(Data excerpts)

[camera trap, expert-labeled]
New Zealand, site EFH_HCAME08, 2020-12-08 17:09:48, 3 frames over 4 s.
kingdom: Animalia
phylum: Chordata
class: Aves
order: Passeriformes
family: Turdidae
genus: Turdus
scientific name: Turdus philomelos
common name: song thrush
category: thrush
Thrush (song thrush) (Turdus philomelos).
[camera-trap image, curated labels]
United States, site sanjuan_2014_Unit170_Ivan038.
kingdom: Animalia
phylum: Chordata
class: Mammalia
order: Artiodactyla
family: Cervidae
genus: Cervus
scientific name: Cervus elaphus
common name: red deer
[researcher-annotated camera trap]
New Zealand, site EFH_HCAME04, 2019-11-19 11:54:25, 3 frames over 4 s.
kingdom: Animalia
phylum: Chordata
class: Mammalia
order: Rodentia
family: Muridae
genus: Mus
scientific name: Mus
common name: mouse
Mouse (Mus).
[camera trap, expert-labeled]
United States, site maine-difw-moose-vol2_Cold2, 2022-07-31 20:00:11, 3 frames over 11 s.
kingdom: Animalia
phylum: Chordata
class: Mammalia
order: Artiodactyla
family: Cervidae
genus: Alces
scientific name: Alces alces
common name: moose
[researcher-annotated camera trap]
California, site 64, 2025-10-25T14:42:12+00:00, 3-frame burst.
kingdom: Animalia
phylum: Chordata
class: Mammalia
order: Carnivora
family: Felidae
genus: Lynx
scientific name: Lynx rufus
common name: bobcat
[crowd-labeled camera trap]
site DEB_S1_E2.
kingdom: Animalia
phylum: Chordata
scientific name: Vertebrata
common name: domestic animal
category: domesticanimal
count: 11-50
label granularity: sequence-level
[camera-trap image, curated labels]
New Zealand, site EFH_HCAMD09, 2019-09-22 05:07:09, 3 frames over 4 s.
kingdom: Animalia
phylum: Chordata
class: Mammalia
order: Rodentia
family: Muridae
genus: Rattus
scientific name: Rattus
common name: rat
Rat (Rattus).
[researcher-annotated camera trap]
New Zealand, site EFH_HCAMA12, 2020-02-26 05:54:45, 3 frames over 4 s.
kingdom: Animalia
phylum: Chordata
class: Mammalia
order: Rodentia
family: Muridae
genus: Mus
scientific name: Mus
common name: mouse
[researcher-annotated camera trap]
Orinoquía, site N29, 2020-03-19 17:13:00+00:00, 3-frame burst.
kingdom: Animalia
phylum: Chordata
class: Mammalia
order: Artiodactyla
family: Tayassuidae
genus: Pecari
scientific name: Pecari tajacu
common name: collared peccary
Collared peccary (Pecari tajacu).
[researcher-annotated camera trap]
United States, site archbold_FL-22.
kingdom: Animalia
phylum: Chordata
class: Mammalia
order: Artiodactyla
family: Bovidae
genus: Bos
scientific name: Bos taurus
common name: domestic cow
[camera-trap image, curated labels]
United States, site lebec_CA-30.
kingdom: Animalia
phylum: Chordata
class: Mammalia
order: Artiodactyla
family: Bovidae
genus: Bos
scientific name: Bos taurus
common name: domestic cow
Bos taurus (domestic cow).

**Exercise details:** Check the lines above and copy each one that includes "over".

**Answer to the problem:**
New Zealand, site EFH_HCAME08, 2020-12-08 17:09:48, 3 frames over 4 s.
New Zealand, site EFH_HCAME04, 2019-11-19 11:54:25, 3 frames over 4 s.
United States, site maine-difw-moose-vol2_Cold2, 2022-07-31 20:00:11, 3 frames over 11 s.
New Zealand, site EFH_HCAMD09, 2019-09-22 05:07:09, 3 frames over 4 s.
New Zealand, site EFH_HCAMA12, 2020-02-26 05:54:45, 3 frames over 4 s.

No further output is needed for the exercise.